L’anecdote suggèreunautre chemin de mai : le chemin des dévotions simples, patinées par la piété de siècles de fidèles : Magnificat, chapelet, Salve ..., priés, chantés, unis à la certitude de réjouir Marie, selon son aveu même aux enfants : « Chantez leJe vous salue, Marie, ce cantique que j’aime bien » ; pensées, élans, désirs, compliments qui la touchent et l’enchantent au point qu’Elle pourrait ratifier ces paroles de poète : « les mots que l’on reçoit sont comme des parfums qu’on respire » [3].

Faire aimer Marie

Au cours des apparitions, c’est la Vierge qui, de fait, organise la prière et les chants des enfants, les invite à prendre leur chapelet, leur pose des questions, répond à leurs demandes, comme une bonne mère, une maîtresse d’école, soucieuse de leur progrès et de leur éducation. Son attitude, au plan pratique correspond, au plan théologique, à l’intuition de saint Louis-Marie Grignion de Montfort qui disait : Elle est « notre supplément devant Dieu » [4]. Notre Dame n’est pas seulement à côté de nous comme une sœur aînée, ou au-dessus de nous en raison de sa sainteté insigne, de sa conception immaculée. Elle nous englobe et nous enfante, nous aide à grandir, sous les plis de son manteau. Elle est notre Mère selon la grâce. Nous sommes façonnés spirituellement par Dieu à l’intérieur d’Elle-même, comme les enfants dans le giron de leur mère. C’est dire que, pour ne pas rester « ados », avec tout ce que ce terme signifie aujourd’hui de perturbations et d’immaturité, pour devenir adultes dans le Christ [5], il faut être formés dans la matrice qu’est le sein de Marie et ainsi, renaître de l’Esprit [6].

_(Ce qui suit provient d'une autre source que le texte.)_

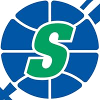 Logo Team 2
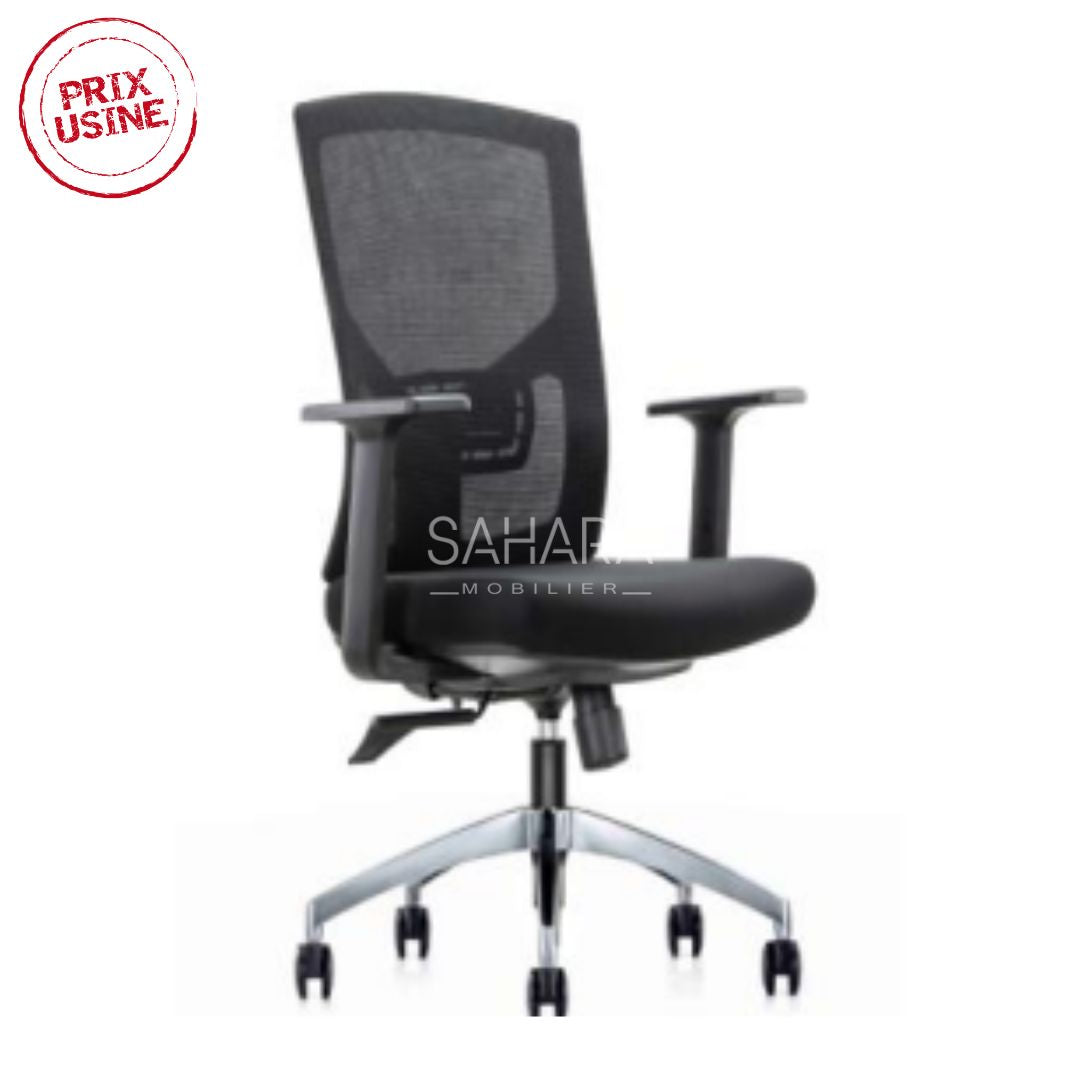 Fauteuil en MeSH Réf B3276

Sans doute est-ce un jaillissement de tendresse populaire qui a fait du mois de mai le mois de Marie : 31 jours sur 31 lui sont dédiés. Comment ne pas tirer parti de cette ouverture sur le ciel dans notre relationnel habituel, pour faire connaître, apprécier, aimer la Vierge immaculée ? Dans ce pays, on a coutume d’offrir, le premier mai, un brin de muguet comme signe d’un bonheur à venir. Á plus forte raison,offrons un repère, ouvrons un chemin marial dans les cœurs : image, médaille, dévotion partagée, visite à un sanctuaire … Que les personnes que nous fréquentons se rendent compte à quel point Marie est notre Mère !

C’est faire preuve d’intelligence que de recourir à la Vierge : Elle en est une étincelante figure : « Elle est la seule, avec Dieu, à avoir prononcé ce Fiat qui a donné deux fois naissance à la lumière » [7].

[1]              Ct 4, 4.

[2]              Quand le Christ passe, 139.

[3]              Francis Cabrel, Il faudra leur dire.

[4]              « L’âme de la Sainte Vierge se communiquera à vous pour glorifier le Seigneur ; son Esprit entrera en la place du vôtre pour se réjouir en Dieu, son salutaire, pourvu que vous vous rendiez fidèle aux pratiques de cette dévotion » Traité de la vraie dévotion, n° 217.

[5]              Cf. Ep 4, 13.

[6]              Cf. Jn 3, 5.

[7]              André Frossard, Dieu en questions – Marie.